Eurasian beavers have one litter per year, coming into oestrus for only 12 to 24 hours, between late December and May, but peaking in January. Unlike most other rodents, beaver pairs are monogamous, staying together for multiple breeding seasons. Gestation averages 107 days and they average three kits per litter with a range of two to six kits. Most beavers do not reproduce until they are three years of age, but about 20% of two-year-old females reproduce.

===Diet===
European beavers are herbivorous, eating "water and river bank plants", including tubers, shoots, twigs, leaves, buds, "rootstocks of myrtles, cattails, water lilies", and also trees (such as willow, aspen, and birch), including softwood tree bark. In agricultural areas, beavers will consume crops as well. Their long appendices and the microorganisms within make it possible for them to digest bark cellulose. Their daily food intake is approximately 20% of their body weight.

== Fossil record ==
Fossils found in the Spanish region around Atapuerca show that the Eurasian beaver was present in the Early Pleistocene but not in the Middle Pleistocene despite apparently favourable environmental conditions. It reappeared in the region during the Late Pleistocene and Holocene.

== Conservation ==

The Eurasian beaver Castor fiber was once widespread in Europe and Asia but by the beginning of the 20th century both the numbers and range of the species had been drastically diminished, mainly due to hunting. At this time, the global population was estimated to be around 1,200 individuals, living in eight separate sub-populations.

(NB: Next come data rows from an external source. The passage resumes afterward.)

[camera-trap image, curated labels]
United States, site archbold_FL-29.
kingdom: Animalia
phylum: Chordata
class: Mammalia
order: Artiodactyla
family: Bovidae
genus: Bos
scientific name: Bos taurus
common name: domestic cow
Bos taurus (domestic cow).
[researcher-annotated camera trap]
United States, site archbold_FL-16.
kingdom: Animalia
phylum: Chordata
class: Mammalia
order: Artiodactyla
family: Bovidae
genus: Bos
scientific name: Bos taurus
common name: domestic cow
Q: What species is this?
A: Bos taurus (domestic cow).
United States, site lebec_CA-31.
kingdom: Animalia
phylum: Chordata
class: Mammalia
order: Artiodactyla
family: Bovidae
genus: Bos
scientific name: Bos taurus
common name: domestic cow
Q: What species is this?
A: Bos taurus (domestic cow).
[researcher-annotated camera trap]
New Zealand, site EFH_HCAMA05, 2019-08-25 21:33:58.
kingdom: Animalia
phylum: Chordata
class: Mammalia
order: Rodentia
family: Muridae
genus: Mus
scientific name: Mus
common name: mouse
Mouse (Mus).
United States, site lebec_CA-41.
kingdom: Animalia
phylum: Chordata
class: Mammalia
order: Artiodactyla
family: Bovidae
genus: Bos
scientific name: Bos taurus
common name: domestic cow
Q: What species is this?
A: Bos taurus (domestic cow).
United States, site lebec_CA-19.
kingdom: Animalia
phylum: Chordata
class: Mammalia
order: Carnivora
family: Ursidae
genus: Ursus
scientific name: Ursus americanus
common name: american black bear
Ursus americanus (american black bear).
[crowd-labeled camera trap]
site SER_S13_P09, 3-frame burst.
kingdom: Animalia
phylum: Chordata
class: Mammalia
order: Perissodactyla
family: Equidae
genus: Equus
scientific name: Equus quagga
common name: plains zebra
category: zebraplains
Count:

Conservation of the Eurasian beaver began in 1923 in the Soviet Union, with the establishment of the Voronezh Nature Reserve. From 1934 to 1977, approximately 3,000 Eurasian beavers from Voronezh were reintroduced to 52 regions from Poland to Mongolia. In 2008, the Eurasian beaver was categorized as least concern on the IUCN Red List, as the global population had recovered sufficiently with the help of global conservation programmes. Currently, the largest population resides in Europe, where it was reintroduced in 25 countries and conservation efforts are ongoing. However, populations in Asia remain small and fragmented, and are under considerable threat.